La mujer había caído de boca sobre el camino. Crawford y Graham y los agentes corrieron hacia ella bajo esa lluvia ardiente, y algunos se adelantaron un poco más esgrimiendo sus armas.

Crawford rescató a Reba de brazos de un agente que sacudía las brasas de su pelo.

La tomó de los brazos, acercando su cara a la de ella, arrebatada por el fuego.

—Francis Dolarhyde —le dijo sacudiéndola suavemente—. ¿Dónde está Francis Dolarhyde?

—Está allí adentro —respondió alzando su mano tiznada hacia el incendio y dejándola caer—. Está muerto allí dentro.

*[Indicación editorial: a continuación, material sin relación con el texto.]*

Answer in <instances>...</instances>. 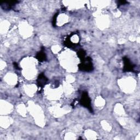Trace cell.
<instances>
[{"label":"cell","instance_id":"7a4b0ae2","mask_svg":"<svg viewBox=\"0 0 140 140\" xmlns=\"http://www.w3.org/2000/svg\"><path fill=\"white\" fill-rule=\"evenodd\" d=\"M37 58L39 59V60H40V61L44 60H45V58H46L45 54H44V53L43 52H40V53H39V54H37Z\"/></svg>","mask_w":140,"mask_h":140},{"label":"cell","instance_id":"6da1fadb","mask_svg":"<svg viewBox=\"0 0 140 140\" xmlns=\"http://www.w3.org/2000/svg\"><path fill=\"white\" fill-rule=\"evenodd\" d=\"M81 104L84 107L88 108L90 110H91V107L90 105V100L88 97L87 93H84L82 95V99L80 100Z\"/></svg>","mask_w":140,"mask_h":140}]
</instances>
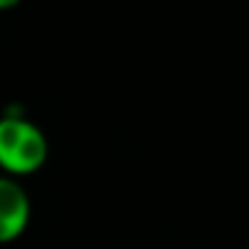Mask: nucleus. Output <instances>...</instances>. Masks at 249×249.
Here are the masks:
<instances>
[{"instance_id": "f257e3e1", "label": "nucleus", "mask_w": 249, "mask_h": 249, "mask_svg": "<svg viewBox=\"0 0 249 249\" xmlns=\"http://www.w3.org/2000/svg\"><path fill=\"white\" fill-rule=\"evenodd\" d=\"M49 157V142L39 124L25 115L0 117V171L13 178L37 174Z\"/></svg>"}, {"instance_id": "f03ea898", "label": "nucleus", "mask_w": 249, "mask_h": 249, "mask_svg": "<svg viewBox=\"0 0 249 249\" xmlns=\"http://www.w3.org/2000/svg\"><path fill=\"white\" fill-rule=\"evenodd\" d=\"M32 203L20 178L0 174V244L20 239L30 225Z\"/></svg>"}, {"instance_id": "7ed1b4c3", "label": "nucleus", "mask_w": 249, "mask_h": 249, "mask_svg": "<svg viewBox=\"0 0 249 249\" xmlns=\"http://www.w3.org/2000/svg\"><path fill=\"white\" fill-rule=\"evenodd\" d=\"M15 5H20V0H0V10H13Z\"/></svg>"}]
</instances>
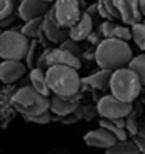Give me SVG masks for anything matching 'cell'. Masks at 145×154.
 <instances>
[{
  "label": "cell",
  "mask_w": 145,
  "mask_h": 154,
  "mask_svg": "<svg viewBox=\"0 0 145 154\" xmlns=\"http://www.w3.org/2000/svg\"><path fill=\"white\" fill-rule=\"evenodd\" d=\"M133 58V50L128 42L120 39H103L95 47V62L105 70L114 72L128 67Z\"/></svg>",
  "instance_id": "obj_1"
},
{
  "label": "cell",
  "mask_w": 145,
  "mask_h": 154,
  "mask_svg": "<svg viewBox=\"0 0 145 154\" xmlns=\"http://www.w3.org/2000/svg\"><path fill=\"white\" fill-rule=\"evenodd\" d=\"M47 83L53 95L62 98L75 97L83 86V78H80L78 70L67 66H50L47 69Z\"/></svg>",
  "instance_id": "obj_2"
},
{
  "label": "cell",
  "mask_w": 145,
  "mask_h": 154,
  "mask_svg": "<svg viewBox=\"0 0 145 154\" xmlns=\"http://www.w3.org/2000/svg\"><path fill=\"white\" fill-rule=\"evenodd\" d=\"M50 97L39 94L31 86H20L11 98V106L24 117L39 115L50 111Z\"/></svg>",
  "instance_id": "obj_3"
},
{
  "label": "cell",
  "mask_w": 145,
  "mask_h": 154,
  "mask_svg": "<svg viewBox=\"0 0 145 154\" xmlns=\"http://www.w3.org/2000/svg\"><path fill=\"white\" fill-rule=\"evenodd\" d=\"M142 87L143 84H142L139 75L130 67H123V69L112 72L109 92L115 98L122 100L125 103H133L140 95Z\"/></svg>",
  "instance_id": "obj_4"
},
{
  "label": "cell",
  "mask_w": 145,
  "mask_h": 154,
  "mask_svg": "<svg viewBox=\"0 0 145 154\" xmlns=\"http://www.w3.org/2000/svg\"><path fill=\"white\" fill-rule=\"evenodd\" d=\"M31 41L20 30H5L0 34V58L3 61H25Z\"/></svg>",
  "instance_id": "obj_5"
},
{
  "label": "cell",
  "mask_w": 145,
  "mask_h": 154,
  "mask_svg": "<svg viewBox=\"0 0 145 154\" xmlns=\"http://www.w3.org/2000/svg\"><path fill=\"white\" fill-rule=\"evenodd\" d=\"M84 2L83 0H58L53 3V13H55V20L64 26L72 28L84 14Z\"/></svg>",
  "instance_id": "obj_6"
},
{
  "label": "cell",
  "mask_w": 145,
  "mask_h": 154,
  "mask_svg": "<svg viewBox=\"0 0 145 154\" xmlns=\"http://www.w3.org/2000/svg\"><path fill=\"white\" fill-rule=\"evenodd\" d=\"M97 112L102 119L108 120H123L133 112V103H125L115 98L112 94L105 95L97 103Z\"/></svg>",
  "instance_id": "obj_7"
},
{
  "label": "cell",
  "mask_w": 145,
  "mask_h": 154,
  "mask_svg": "<svg viewBox=\"0 0 145 154\" xmlns=\"http://www.w3.org/2000/svg\"><path fill=\"white\" fill-rule=\"evenodd\" d=\"M42 31L45 34L49 42L52 44H62L66 39L70 38L69 34V28H64L61 26L56 20H55V13H53V5L49 10V13L44 16V26H42Z\"/></svg>",
  "instance_id": "obj_8"
},
{
  "label": "cell",
  "mask_w": 145,
  "mask_h": 154,
  "mask_svg": "<svg viewBox=\"0 0 145 154\" xmlns=\"http://www.w3.org/2000/svg\"><path fill=\"white\" fill-rule=\"evenodd\" d=\"M52 5L45 0H22L17 6V16L24 22H28L36 17H44Z\"/></svg>",
  "instance_id": "obj_9"
},
{
  "label": "cell",
  "mask_w": 145,
  "mask_h": 154,
  "mask_svg": "<svg viewBox=\"0 0 145 154\" xmlns=\"http://www.w3.org/2000/svg\"><path fill=\"white\" fill-rule=\"evenodd\" d=\"M117 11L120 14V20L123 25L133 26L142 22V13L139 6V0H115Z\"/></svg>",
  "instance_id": "obj_10"
},
{
  "label": "cell",
  "mask_w": 145,
  "mask_h": 154,
  "mask_svg": "<svg viewBox=\"0 0 145 154\" xmlns=\"http://www.w3.org/2000/svg\"><path fill=\"white\" fill-rule=\"evenodd\" d=\"M27 64L22 61H2L0 64V79L3 84H14L27 73Z\"/></svg>",
  "instance_id": "obj_11"
},
{
  "label": "cell",
  "mask_w": 145,
  "mask_h": 154,
  "mask_svg": "<svg viewBox=\"0 0 145 154\" xmlns=\"http://www.w3.org/2000/svg\"><path fill=\"white\" fill-rule=\"evenodd\" d=\"M98 33L103 36V39H120L125 42L133 39L131 26L115 23L114 20H103L98 25Z\"/></svg>",
  "instance_id": "obj_12"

—¿Cómo lo sabe? —inquirió Crawford indagando sus ojos ciegos.

—Estaba con él.

—Cuénteme, por favor.

—Se disparó un tiro en la cara. Yo puse mi mano sobre ella. Incendió la casa. Se mató de un tiro. Yo puse mi mano sobre él. Estaba en el piso. Yo puse mi mano sobre él. ¿Puedo sentarme?

—Sí —contestó Crawford. Se metió en el asiento de atrás de un automóvil policial con ella. La rodeó con sus brazos y la dejó llorar.

Graham, parado en el camino, contemplaba las llamas hasta que sintió que su cara ardía también. Los vientos de altura empujaron el humo contra la faz de la luna.